_Objectif_:
Répondez, s'il vous plaît, à ces questions sur le texte consacré au variraptor :
(a) Dans quelle localité un fragment de fémur et une dent ont-ils été retrouvés ?
(b) Quelle taille en hauteur le texte donne-t-il pour ces animaux ?
(c) Selon le texte, de qui nos oiseaux sont-ils les descendants ?

━━ Texte à lire

Le variraptor mechinorum (prédateur du Var découvert par" les Méchin"), dont un fragment de fémur et une dent ont été mis à jour à Fox Amphoux, avait de fortes griffes, et celle du deuxième doigt de pied, en forme de crochet, était particulièrement redoutable. "Ils mesuraient de 1m à 1,30m de haut, pour 2,50m à 3m de long. Ils vivaient en meutes, et n'hésitaient pas à s'attaquer en nombre à de plus gros dinosaures. Ils lacéraient leurs victimes, qui succombaient à leurs blessures hémorragiques. Les dinosaures de type "raptor", étaient entièrement couverts de plumes... et nos oiseaux sont bel et bien les descendants de ceux qui ont survécu à la crise d'extinction, et qui ont évolué. NOUS SOMMES TOUJOURS A L'EPOQUE DES DINOSAURES."

━━━━
━━ Données enregistrées

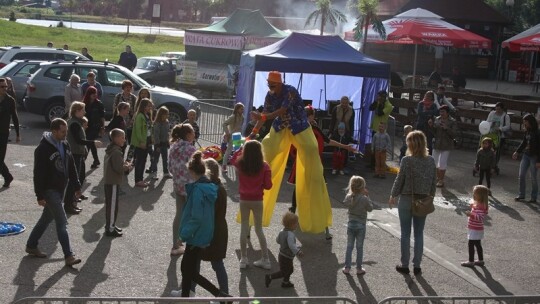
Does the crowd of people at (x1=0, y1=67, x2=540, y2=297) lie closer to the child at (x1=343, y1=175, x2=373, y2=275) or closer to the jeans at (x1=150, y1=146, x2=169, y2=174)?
the child at (x1=343, y1=175, x2=373, y2=275)

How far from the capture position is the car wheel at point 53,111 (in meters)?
20.2

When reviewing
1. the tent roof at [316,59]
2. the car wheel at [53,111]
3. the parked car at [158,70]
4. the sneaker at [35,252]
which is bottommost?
the sneaker at [35,252]


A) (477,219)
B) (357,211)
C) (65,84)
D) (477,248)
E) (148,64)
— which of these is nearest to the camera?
(357,211)

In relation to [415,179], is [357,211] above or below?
below

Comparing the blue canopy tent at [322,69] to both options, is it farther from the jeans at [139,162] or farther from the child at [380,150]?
the jeans at [139,162]

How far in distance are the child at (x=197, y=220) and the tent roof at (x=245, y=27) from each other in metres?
24.2

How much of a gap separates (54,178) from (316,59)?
29.3ft

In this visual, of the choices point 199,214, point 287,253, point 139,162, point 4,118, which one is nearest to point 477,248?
point 287,253

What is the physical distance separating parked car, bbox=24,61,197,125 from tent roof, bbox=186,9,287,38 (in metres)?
11.5

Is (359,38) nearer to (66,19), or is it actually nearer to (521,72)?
(521,72)

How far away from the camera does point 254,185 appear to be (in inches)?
366

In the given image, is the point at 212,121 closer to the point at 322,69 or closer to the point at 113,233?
the point at 322,69

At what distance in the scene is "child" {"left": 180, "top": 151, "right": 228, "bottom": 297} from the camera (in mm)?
7625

━━━━

_Exercice corrigé_:
(a) À Fox Amphoux.
(b) De 1 m à 1,30 m de haut.
(c) Des dinosaures qui ont survécu à la crise d'extinction et qui ont évolué.